The FCC was successful in vacating the “Eight Voices Rule,” as well as remove a ban on owning a local TV station and newspaper in the same market.

Local media is caught between a rock and a hard place. There is a very real fear that loosening the ownership rules could lead to a massive wave of consolidation, led by already large station groups like Sinclair, which has been accused of having an openly partisan bias toward conservatives. At the same time, broadcasters, particularly stations in small markets that aren’t owned by one of the major station groups, are wary of going under because they’ve been elbowed out of the advertising market by larger, nationwide players.

The concern among those wary of further media consolidation is that successfully vacating the “Eight Voices Rule” could give the FCC precedent to eventually throw out the Top 4 rule. Proponents of relaxing ownership rules argue they are badly outdated.

A Democrat-led commission will be much more likely to reign in any future consolidation much more than a Republican majority. Additionally, Biden’s FTC chair has signaled she will take a much harder stance on anticompetitive and antitrust behavior.

Section 230

Section 230, which gives social media companies all kinds of legal protections, has been put on the back burner since Biden’s victory over Trump.

Last year, Trump ordered the FCC to review Section 230, which was at best legally dubious.

Section 230, which was enacted in 1996, is also the legal shield that safeguards tech companies from being sued for what its users post. If Section 230 were to be curtailed or changed, it could become a major liability for Twitter, Facebook and Google-owned YouTube.

But it is legally questionable whether the FCC can really do anything to change Section 230.
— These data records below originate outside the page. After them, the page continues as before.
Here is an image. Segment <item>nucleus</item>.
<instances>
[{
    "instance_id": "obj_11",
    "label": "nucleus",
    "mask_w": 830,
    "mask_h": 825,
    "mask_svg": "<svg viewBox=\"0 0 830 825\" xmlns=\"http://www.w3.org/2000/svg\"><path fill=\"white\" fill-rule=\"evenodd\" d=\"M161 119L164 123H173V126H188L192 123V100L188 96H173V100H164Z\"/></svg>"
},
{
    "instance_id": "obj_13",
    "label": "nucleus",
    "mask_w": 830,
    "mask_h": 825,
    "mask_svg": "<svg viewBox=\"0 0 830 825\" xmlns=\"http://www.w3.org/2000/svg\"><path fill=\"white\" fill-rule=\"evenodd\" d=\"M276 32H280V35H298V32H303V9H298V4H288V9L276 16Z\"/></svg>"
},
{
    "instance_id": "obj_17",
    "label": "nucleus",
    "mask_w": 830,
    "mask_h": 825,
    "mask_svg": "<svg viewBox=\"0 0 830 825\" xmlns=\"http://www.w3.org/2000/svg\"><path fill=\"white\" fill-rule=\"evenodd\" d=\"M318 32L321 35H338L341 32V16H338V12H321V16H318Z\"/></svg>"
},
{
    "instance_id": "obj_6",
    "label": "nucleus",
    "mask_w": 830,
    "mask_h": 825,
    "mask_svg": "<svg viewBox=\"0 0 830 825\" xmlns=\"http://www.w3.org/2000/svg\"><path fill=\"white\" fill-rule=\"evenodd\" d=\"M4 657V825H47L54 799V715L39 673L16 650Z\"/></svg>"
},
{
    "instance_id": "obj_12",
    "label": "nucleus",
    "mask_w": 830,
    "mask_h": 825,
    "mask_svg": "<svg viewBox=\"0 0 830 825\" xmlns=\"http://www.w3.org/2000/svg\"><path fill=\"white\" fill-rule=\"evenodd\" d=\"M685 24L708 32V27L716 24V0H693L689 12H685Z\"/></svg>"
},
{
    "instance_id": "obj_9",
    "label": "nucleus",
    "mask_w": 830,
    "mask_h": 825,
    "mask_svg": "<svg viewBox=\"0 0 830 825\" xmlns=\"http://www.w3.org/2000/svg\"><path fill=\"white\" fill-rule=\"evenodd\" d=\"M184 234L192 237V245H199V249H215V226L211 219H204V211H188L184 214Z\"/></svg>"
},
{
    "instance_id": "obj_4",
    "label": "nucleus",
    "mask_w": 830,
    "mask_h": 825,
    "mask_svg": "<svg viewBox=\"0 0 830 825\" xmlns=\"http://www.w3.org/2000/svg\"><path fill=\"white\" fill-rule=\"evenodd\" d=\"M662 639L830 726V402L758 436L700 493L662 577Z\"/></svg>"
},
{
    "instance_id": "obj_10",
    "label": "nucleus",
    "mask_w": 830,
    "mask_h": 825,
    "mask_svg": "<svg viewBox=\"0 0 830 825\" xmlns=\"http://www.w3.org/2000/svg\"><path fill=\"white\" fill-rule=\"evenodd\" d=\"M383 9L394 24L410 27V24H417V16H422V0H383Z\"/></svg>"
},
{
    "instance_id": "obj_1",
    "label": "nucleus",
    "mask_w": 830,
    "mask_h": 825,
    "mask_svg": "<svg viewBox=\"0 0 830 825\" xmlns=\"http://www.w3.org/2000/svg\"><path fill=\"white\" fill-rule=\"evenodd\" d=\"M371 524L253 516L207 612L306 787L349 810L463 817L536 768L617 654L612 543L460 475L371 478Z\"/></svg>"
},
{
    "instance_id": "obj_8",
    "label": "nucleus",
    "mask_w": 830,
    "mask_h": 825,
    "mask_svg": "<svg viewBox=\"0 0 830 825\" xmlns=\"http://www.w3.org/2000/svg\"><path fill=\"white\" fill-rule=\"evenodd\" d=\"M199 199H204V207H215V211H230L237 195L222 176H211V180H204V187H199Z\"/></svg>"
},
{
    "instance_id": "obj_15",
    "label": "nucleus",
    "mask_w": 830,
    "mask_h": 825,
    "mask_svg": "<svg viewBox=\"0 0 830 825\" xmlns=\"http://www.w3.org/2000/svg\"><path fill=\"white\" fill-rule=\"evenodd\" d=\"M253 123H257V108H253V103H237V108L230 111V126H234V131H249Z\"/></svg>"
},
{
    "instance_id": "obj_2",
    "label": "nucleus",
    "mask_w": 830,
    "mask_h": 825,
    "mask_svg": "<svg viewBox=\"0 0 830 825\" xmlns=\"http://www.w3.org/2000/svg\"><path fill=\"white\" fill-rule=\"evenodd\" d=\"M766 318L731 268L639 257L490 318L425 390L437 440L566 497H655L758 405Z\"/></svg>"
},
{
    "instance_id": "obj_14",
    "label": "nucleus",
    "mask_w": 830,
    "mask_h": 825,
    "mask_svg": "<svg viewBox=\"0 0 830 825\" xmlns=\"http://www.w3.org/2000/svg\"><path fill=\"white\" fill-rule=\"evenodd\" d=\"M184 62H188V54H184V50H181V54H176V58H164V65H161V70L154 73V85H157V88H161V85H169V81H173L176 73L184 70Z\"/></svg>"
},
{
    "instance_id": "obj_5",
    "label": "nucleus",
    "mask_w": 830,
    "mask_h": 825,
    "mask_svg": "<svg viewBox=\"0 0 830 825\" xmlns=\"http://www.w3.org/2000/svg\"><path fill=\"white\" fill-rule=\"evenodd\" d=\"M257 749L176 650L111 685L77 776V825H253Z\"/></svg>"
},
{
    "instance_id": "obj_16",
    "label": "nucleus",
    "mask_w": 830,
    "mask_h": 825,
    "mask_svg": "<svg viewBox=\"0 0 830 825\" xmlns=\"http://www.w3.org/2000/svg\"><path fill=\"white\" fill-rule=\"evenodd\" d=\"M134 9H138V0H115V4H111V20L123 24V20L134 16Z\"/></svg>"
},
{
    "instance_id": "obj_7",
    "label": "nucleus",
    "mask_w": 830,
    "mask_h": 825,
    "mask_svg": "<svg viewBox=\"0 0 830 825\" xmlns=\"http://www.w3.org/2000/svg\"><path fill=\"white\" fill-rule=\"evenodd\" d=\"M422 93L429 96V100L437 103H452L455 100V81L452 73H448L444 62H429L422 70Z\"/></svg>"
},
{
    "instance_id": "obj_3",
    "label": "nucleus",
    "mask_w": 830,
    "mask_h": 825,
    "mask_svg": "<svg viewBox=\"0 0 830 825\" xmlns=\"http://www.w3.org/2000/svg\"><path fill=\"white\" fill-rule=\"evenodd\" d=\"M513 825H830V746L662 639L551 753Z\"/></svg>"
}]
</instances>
“They’ve asked an agency over which the president has control over, the Commerce Department, to petition the FCC, an independent agency over which he has no control,” Olivier Sylvain, a law professor at Fordham University, told TheWrap last year. “And the only way we evaluate what the FCC can do is by looking at the statute, which is written by Congress, and Section 230 does not set out any authority for the FCC to interpret Section 230.”

But even if it’s not in the same that Trump wanted, Section 230 and the FCC’s role in it will likely be a major topic as social media companies face intensifying scrutiny from Congress.